Per via di questo movimento ascensionale, di questi gradi successivi, ho pensato del tutto naturalmente a Dante, ai canti del Purgatorio e del Paradiso; il che non significa, sarà necessario dirlo?, che io intenda paragonare queste opere, e ancor meno che voglia issare Morandi accanto a Dante in un nuovo Parnaso, cosa che sarebbe assurda.
E tuttavia si è creato nella mia mente un accostamento più preciso, se non più legittimo, derivato da una frase, che nella mente appunto galleggiava, del critico Cesare: stendere sui muri di un’impossibile “sala della Pace suprema”. Una luce ad un tempo interiore e distante che potrebbe confondersi con un’infinita pazienza.
Chi sa la leggerezza che è nei semi
esiterebbe ad adorare il tuono.
Altri accostamenti, altre approssimazioni mi sono venuti alla mente guardando, presso il museo di Bologna, un paesaggio del 1962, piuttosto tardo dunque, la case di Campiaro viste di fronte. Sulle prime, ho rammentato i versi quasi troppo celebri di Paul Valéry: “Patience, patience, / Patience dans l’azur! / Chaque atome de silence / Est la chance d’un fruit mûr!”; per via della silenziosa pazienza che permette la maturazione delle opere d’arte, per via della parola «pazienza» che è così bella e che si addice così bene a questi paesaggi, come al resto dell’opera, e che chiama ancora a sé la parola «patina». Ma Valéry parla troppo bene, sembra di vederlo col gomito appoggiato al camino di un salotto, e bisogna subito, qui, dove non ha nulla a che vedere con il nostro discorso, dimenticarlo.
Conserverò soltanto la parola “pazienza”. La luce sorda, uguale, che qui regna e che si esita a dire se mattutina o serale – piuttosto mattutina, forse, per via d’un sospetto d’attesa –, una luce come interna alle cose, simile a un filo di lana che saprebbe tessere insieme ogni cosa: case, alberi, sentieri e cielo […]
Vedo, a grande distanza,
la strada coi suoi alberi e le case,
e il vento fresco di questa stagione
che spesso muta senso. Una carretta
passa con sopra dei mobili bianchi
nel sottobosco d’ombre.

### Dati grezzi
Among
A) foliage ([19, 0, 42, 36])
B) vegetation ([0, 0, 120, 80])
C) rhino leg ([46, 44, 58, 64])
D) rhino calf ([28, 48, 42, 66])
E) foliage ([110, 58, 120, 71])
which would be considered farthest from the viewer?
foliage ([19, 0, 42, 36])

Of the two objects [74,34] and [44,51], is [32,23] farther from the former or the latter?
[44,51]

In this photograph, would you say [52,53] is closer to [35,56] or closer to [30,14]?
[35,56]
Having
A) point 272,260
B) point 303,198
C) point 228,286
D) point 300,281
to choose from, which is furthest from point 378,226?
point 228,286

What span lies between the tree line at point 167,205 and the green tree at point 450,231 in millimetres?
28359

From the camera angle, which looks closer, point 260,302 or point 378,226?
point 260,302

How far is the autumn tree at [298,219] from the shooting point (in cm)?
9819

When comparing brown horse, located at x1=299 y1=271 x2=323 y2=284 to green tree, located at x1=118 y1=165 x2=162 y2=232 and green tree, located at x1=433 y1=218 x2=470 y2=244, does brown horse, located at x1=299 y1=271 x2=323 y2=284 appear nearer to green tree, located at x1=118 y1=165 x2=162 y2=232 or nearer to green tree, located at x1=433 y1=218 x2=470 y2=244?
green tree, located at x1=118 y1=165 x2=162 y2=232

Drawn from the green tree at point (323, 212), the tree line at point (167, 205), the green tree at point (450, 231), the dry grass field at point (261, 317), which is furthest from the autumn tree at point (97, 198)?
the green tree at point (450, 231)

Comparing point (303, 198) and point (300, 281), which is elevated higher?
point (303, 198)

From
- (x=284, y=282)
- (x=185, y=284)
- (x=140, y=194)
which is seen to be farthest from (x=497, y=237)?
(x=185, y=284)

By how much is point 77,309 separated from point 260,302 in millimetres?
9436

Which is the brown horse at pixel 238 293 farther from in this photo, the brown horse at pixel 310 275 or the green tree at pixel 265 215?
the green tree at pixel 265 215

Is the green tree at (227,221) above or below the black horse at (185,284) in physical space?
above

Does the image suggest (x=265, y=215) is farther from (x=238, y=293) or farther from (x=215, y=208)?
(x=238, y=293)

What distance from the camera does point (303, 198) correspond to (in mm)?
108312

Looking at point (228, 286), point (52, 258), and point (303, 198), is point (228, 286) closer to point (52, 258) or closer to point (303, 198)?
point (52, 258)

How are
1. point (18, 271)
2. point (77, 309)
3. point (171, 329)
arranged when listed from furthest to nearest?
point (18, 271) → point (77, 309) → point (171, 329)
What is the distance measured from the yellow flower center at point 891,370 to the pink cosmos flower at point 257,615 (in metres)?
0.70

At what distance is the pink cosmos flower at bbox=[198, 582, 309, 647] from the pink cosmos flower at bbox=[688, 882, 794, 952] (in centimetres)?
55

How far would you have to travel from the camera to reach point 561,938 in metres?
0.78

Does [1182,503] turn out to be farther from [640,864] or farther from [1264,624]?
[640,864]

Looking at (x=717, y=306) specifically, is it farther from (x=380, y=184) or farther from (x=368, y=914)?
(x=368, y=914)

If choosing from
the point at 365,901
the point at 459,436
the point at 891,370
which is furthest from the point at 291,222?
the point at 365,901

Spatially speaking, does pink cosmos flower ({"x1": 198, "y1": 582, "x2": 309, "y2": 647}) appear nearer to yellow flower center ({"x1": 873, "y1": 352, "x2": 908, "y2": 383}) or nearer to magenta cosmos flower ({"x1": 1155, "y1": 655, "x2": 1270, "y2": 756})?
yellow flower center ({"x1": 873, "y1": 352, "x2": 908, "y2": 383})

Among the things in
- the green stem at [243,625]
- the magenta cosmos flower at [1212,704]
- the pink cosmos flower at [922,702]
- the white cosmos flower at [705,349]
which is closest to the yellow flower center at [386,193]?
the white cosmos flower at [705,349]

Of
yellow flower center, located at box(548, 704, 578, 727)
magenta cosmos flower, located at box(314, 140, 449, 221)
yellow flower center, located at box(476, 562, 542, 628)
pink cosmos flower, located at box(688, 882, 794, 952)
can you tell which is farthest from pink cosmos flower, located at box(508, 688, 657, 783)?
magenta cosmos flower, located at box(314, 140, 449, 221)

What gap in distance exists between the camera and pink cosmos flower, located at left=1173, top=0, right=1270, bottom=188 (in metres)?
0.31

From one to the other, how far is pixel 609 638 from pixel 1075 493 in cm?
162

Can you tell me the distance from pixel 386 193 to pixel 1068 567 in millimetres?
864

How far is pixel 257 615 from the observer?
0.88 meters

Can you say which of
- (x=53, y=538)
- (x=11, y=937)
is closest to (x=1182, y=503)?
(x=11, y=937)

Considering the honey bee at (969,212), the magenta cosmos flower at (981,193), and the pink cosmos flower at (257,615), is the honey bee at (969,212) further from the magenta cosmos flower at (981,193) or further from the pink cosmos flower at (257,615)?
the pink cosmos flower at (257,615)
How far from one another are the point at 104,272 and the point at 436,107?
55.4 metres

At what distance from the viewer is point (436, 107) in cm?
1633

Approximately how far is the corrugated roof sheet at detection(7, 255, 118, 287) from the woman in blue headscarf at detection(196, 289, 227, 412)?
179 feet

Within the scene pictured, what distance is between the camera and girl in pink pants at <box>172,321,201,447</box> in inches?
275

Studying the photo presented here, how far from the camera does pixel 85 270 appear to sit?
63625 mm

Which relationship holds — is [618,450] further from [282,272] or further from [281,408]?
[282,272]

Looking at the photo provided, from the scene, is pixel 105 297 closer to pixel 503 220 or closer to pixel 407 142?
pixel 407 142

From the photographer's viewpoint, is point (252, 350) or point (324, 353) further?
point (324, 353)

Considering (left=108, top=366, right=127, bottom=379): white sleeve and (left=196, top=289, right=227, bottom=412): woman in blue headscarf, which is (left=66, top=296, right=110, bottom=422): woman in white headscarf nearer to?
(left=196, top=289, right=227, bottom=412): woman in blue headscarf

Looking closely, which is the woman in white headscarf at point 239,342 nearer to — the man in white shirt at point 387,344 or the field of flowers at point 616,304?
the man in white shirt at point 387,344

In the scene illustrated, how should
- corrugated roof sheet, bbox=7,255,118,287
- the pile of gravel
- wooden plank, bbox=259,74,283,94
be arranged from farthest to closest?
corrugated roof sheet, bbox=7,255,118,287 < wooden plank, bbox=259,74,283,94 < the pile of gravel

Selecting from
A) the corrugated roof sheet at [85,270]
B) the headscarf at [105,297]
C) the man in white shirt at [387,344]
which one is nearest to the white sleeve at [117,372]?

### Consegne
(1) Rispondi in breve sul brano su Morandi:
(a) A quali canti di Dante pensa l'autore per via del movimento ascensionale?
(b) Di che anno è il paesaggio osservato presso il museo di Bologna?
(c) Quale parola è richiamata dalla parola «pazienza»?
(2) Continua il brano su Morandi a partire dall'ultimo verso riportato.

### Soluzioni
(1)
(a) Ai canti del Purgatorio e del Paradiso.
(b) Del 1962.
(c) La parola «patina».

(2)
Davanti vanno i giorni, e quel che resta,
mi basta poco tempo a farne il conto.
“Monacale”: il termine ricorre quasi immancabilmente negli scritti di coloro che hanno conosciuto Morandi o che cercano oggi di tratteggiare la sua figura.
Può darsi che si sia persino abusato di questo accostamento, col rischio di idealizzare l’uomo, la cui vita quotidiana, tanto segreta, rimane assai poco conosciuta. Il termine non cessa ciononostante di fluttuare nel nostro spirito riferendosi a lui, insufflatoci com’è dalle opere stesse. È vero che la vita di Morandi risulterà quasi altrettanto immobile, silenziosa, regolata, ripetitiva persino, di quella d’un monaco.
Tuttavia, il suo compito non è stato né la preghiera, né il canto, né lo studio dei Libri sacri o dei Padri della Chiesa, né la cura dei miseri e dei bisognosi, bensì, esclusivamente, la pittura; e una pittura dalla quale sono completamente scomparse non solo le persone divine, gli angeli e i santi – con tutte le loro storie, ma persino il volto stesso delle creature. (Ciò che potrebbe far pensare, a torto, che l’autore, di queste ultime, non si preoccupasse poi molto.)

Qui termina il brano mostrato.